Personal information
- Full name: Francesco Lovrić
- Date of birth: 5 October 1995 (age 30)
- Place of birth: Vienna, Austria
- Height: 1.84 m (6 ft 0 in)
- Position: Centre-back

Team information
- Current team: SV Leobendorf
- Number: 6

Youth career
- –2011: Austria Wien
- 2011–2014: VfB Stuttgart

Senior career*
- Years: Team / Apps / (Gls)
- 2013–2016: VfB Stuttgart II / 38 / (1)
- 2016: SV Mattersburg / 1 / (0)
- 2016–2017: SV Mattersburg II / 18 / (3)
- 2017–2018: Austria Lustenau / 10 / (0)
- 2018–2020: Kickers Offenbach / 55 / (5)
- 2020-2021: Karaiskakis / 22 / (4)
- 2021–2022: Eschen-Mauren / 16 / (2)
- 2022–2025: FC Marchfeld / 75 / (4)
- 2025–: SV Leobendorf / 2 / (0)

International career
- 2010–2011: Austria U16 / 4 / (0)
- 2011: Austria U17 / 6 / (1)
- 2012–2013: Austria U18 / 5 / (0)
- 2013–2014: Austria U19 / 10 / (0)
- 2015: Austria U20 / 5 / (0)

= Francesco Lovrić =

Austrian footballer

Francesco Lovrić (born 5 October 1995) is an Austrian professional footballer currently playing for SV Leobendorf.

== Club career ==
Lovrić joined VfB Stuttgart in 2011 from Austria Wien.
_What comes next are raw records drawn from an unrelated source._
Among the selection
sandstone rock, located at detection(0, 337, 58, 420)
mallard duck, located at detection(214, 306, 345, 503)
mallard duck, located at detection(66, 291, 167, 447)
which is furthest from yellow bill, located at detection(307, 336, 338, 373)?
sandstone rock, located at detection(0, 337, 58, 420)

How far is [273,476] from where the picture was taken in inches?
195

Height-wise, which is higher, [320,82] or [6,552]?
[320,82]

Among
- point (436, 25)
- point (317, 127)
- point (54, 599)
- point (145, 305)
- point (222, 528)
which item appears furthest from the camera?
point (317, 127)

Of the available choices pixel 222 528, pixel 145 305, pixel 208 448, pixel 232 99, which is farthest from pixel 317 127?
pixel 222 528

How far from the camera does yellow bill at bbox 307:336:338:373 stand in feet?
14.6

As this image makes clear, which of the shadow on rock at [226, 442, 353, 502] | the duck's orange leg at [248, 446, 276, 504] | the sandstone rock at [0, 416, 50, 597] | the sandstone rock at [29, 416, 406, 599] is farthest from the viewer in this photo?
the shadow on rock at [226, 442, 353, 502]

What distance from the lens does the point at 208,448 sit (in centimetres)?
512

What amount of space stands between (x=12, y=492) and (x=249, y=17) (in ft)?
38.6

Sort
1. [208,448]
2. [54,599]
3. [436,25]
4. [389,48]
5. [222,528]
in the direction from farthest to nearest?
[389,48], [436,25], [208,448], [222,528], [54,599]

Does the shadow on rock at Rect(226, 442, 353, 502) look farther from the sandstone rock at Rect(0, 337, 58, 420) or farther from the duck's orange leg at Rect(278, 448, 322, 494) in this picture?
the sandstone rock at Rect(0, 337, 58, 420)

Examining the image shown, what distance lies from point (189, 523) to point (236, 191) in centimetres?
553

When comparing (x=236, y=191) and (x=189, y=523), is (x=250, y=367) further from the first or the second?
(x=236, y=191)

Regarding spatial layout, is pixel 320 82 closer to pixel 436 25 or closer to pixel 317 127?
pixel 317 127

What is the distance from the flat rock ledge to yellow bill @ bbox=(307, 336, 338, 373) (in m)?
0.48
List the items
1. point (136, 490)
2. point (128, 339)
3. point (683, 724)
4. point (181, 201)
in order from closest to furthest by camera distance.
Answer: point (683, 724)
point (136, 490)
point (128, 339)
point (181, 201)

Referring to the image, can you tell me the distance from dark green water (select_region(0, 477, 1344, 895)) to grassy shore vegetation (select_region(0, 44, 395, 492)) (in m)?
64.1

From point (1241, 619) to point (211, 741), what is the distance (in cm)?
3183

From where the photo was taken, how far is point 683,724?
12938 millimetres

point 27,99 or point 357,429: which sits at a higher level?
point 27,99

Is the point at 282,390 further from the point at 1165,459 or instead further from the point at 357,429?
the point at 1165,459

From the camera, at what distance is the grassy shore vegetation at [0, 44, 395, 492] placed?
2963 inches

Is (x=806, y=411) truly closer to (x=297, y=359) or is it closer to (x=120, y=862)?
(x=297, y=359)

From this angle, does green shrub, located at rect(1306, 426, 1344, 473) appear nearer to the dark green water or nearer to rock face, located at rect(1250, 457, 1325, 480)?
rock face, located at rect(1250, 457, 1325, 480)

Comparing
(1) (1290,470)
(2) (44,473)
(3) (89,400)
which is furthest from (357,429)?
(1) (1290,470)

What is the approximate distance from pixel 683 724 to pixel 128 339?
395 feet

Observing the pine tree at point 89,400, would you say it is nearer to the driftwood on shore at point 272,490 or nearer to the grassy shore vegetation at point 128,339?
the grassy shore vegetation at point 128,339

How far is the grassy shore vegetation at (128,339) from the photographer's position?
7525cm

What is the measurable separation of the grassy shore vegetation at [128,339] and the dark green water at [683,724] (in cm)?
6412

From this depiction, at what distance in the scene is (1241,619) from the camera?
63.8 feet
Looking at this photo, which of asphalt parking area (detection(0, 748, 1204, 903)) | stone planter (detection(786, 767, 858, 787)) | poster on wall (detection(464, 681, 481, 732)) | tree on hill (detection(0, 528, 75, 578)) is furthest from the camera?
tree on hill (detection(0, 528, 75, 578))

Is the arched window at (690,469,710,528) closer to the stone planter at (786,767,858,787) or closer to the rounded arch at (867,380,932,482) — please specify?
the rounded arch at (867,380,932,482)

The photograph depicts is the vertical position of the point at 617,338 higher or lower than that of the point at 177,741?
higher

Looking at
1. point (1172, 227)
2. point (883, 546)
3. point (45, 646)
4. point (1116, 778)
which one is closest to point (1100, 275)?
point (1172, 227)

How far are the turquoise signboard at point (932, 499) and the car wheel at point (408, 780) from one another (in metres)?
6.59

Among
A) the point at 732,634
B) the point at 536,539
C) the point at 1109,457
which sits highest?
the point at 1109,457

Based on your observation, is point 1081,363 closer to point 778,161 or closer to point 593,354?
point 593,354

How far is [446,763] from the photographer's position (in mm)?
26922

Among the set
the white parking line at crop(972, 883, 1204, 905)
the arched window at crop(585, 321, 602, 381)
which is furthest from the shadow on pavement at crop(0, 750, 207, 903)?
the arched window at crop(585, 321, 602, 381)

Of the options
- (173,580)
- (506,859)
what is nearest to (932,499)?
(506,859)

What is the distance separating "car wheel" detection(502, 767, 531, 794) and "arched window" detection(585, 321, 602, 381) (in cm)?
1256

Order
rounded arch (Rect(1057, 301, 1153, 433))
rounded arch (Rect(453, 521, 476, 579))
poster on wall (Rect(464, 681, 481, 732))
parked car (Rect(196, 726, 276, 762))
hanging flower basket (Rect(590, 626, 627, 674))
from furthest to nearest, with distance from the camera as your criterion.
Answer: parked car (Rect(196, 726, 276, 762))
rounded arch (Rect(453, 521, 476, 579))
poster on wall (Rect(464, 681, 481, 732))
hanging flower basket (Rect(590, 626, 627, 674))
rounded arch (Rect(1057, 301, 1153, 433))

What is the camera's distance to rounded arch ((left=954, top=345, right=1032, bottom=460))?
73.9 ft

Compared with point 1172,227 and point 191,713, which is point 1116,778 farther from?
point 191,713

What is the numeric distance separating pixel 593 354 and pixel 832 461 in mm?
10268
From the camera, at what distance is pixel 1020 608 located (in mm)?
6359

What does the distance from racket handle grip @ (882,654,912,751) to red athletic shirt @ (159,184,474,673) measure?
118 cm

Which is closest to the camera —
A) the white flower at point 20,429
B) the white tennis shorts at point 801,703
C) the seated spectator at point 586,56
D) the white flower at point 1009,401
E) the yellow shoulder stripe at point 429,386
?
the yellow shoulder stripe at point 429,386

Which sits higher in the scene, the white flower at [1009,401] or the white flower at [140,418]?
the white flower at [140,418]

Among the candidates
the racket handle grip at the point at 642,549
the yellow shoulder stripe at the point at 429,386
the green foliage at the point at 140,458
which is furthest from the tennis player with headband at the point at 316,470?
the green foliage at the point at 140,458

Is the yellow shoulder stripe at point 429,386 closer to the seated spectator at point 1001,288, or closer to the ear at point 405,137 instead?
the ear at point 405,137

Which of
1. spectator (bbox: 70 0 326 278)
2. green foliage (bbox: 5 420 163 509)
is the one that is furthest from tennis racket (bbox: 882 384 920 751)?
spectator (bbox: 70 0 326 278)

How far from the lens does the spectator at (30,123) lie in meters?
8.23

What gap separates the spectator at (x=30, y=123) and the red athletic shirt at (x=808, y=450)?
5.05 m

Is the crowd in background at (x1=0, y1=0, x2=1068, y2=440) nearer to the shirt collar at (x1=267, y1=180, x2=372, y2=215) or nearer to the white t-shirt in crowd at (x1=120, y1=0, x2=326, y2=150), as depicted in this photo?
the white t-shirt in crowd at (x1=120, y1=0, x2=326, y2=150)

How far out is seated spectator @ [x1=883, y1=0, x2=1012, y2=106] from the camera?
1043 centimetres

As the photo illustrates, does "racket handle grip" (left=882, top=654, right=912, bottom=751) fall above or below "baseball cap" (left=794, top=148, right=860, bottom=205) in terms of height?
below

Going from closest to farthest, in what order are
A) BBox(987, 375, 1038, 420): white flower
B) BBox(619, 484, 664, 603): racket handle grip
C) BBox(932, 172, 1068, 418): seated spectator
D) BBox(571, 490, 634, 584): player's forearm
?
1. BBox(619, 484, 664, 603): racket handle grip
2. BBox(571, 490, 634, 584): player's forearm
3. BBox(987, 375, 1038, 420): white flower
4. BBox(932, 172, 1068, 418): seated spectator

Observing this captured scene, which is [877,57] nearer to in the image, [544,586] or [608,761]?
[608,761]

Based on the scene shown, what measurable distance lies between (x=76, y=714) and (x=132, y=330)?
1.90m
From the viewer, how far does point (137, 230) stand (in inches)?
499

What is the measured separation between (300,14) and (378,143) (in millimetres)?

He made his debut on 15 February 2014 for VfB Stuttgart II in the 3. Liga against Hallescher FC in a 3–2 away defeat. He played the full game as a center back.

== International career ==
Lovrić played for Austria at under-16, under-17, under-18 and under-19 level.